To fully address these
challenges will take time, and demand long-term strategic action and coalition building.
There is no shortcut to eliminating the imbalance in power relations in all multi-lateral
organizations. But some aspects can be tackled in the short or medium term. Action in all
cases, however, must begin now.
The following examples give
some indication of the diversity and range of fora and issues at stake for Africa.

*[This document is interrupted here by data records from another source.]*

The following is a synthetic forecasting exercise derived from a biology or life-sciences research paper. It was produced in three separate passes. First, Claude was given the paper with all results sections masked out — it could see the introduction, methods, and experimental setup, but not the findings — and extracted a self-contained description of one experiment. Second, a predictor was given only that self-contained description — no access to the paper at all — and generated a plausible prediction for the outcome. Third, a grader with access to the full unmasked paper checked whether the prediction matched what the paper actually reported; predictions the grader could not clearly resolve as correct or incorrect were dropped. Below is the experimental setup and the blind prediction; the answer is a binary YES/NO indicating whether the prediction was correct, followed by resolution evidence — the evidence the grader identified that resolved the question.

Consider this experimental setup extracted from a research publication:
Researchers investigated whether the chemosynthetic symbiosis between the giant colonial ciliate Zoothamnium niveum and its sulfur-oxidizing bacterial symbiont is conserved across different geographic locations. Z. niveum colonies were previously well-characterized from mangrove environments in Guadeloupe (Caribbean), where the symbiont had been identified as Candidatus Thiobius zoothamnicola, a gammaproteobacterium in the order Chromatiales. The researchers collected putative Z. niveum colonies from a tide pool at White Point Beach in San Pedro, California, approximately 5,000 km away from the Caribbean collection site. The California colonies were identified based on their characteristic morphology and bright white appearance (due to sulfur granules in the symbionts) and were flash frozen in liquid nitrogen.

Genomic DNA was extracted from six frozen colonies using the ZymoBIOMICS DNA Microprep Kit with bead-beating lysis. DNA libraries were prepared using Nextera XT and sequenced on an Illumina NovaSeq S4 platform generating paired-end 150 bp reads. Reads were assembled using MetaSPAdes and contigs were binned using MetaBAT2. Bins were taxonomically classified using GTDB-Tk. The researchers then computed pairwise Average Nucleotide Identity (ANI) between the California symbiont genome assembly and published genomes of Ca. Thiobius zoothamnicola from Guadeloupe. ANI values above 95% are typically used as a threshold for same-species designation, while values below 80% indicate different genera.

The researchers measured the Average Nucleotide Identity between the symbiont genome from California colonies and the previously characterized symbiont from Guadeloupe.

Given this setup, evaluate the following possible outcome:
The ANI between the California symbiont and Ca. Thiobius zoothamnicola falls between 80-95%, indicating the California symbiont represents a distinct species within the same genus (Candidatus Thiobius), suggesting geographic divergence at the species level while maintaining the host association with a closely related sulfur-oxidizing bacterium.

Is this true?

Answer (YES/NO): NO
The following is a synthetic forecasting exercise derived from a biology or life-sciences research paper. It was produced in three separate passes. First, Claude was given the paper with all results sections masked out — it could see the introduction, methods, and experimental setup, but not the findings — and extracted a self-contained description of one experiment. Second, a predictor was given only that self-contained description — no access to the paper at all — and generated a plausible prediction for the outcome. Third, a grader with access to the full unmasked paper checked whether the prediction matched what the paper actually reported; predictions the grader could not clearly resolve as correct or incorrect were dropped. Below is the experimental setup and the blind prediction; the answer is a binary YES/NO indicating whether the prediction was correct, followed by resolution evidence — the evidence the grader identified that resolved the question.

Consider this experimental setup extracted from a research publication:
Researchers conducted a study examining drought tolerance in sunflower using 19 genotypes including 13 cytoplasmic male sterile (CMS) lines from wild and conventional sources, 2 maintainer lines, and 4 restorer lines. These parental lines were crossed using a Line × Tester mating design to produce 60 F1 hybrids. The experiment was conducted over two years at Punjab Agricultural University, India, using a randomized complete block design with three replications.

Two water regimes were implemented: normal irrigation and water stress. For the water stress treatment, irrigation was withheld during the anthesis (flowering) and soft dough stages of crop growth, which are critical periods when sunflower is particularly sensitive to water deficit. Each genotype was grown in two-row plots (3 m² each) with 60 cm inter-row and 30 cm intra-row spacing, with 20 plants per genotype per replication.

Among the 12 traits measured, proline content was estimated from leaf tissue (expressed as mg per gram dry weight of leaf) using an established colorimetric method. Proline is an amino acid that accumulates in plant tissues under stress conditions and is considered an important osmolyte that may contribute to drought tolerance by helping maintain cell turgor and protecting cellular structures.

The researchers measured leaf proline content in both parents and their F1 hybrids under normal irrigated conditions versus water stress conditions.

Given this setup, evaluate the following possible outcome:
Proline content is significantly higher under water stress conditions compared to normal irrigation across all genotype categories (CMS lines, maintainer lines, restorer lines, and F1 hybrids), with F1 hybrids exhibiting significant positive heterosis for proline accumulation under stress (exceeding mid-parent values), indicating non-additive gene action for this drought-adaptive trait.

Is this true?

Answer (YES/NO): NO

- Influencing the shape of the future Accounting
Rate Regime.
The accounting rate regime is
the system by which telecommunication operators pay each other for the use of their
telecommunication networks to complete calls. The historical system developed in the ITU
has come under increasing pressure and the USA has proposed a solution that would greatly
reduce revenue flows to many African countries. The only effective remedy in this
situation is around collaboration in Africa and across developing regions - not
simply in relation to the ITU proposal, but in relation to how other international fora,
such as the WTO, can be used to influence the outcome.
- Intellectual Property Rights versus Genuine
Compulsory Licensing (GCL) in Software
The current main regime of
Intellectual Property Rights, in the form of patents and copyrights, is a major component
of ICT costs especially in software and content. The current move in the WTO with TRIPS
(Trade Related Intellectual Property Rights) represents a further tightening of the use of
information for development. Relatively speaking, the structures in place and being
negotiated represent an excessive burden on non-software and content producing regions,
and put a brake on development in certain domains.
One solution, currently
implemented in other areas, might be collaboration on promoting, in international fora,
the concept of Genuine Compulsory Licensing (GCL), an internationally recognized mechanism
for improving widespread access to commercial software and copyrighted or patented goods
and content. GCL is an agreement under which the copyright or patent holder is replaced as
the deciding agent on levels of royalties paid by a government agency issuing a license
for use of material. The royalty rate is fixed by law, which compels the local licensee to
pay the rate to the patent or copyright holder. This system is already in use in many
countries for pharmaceuticals and books, to make them affordable to ordinary people.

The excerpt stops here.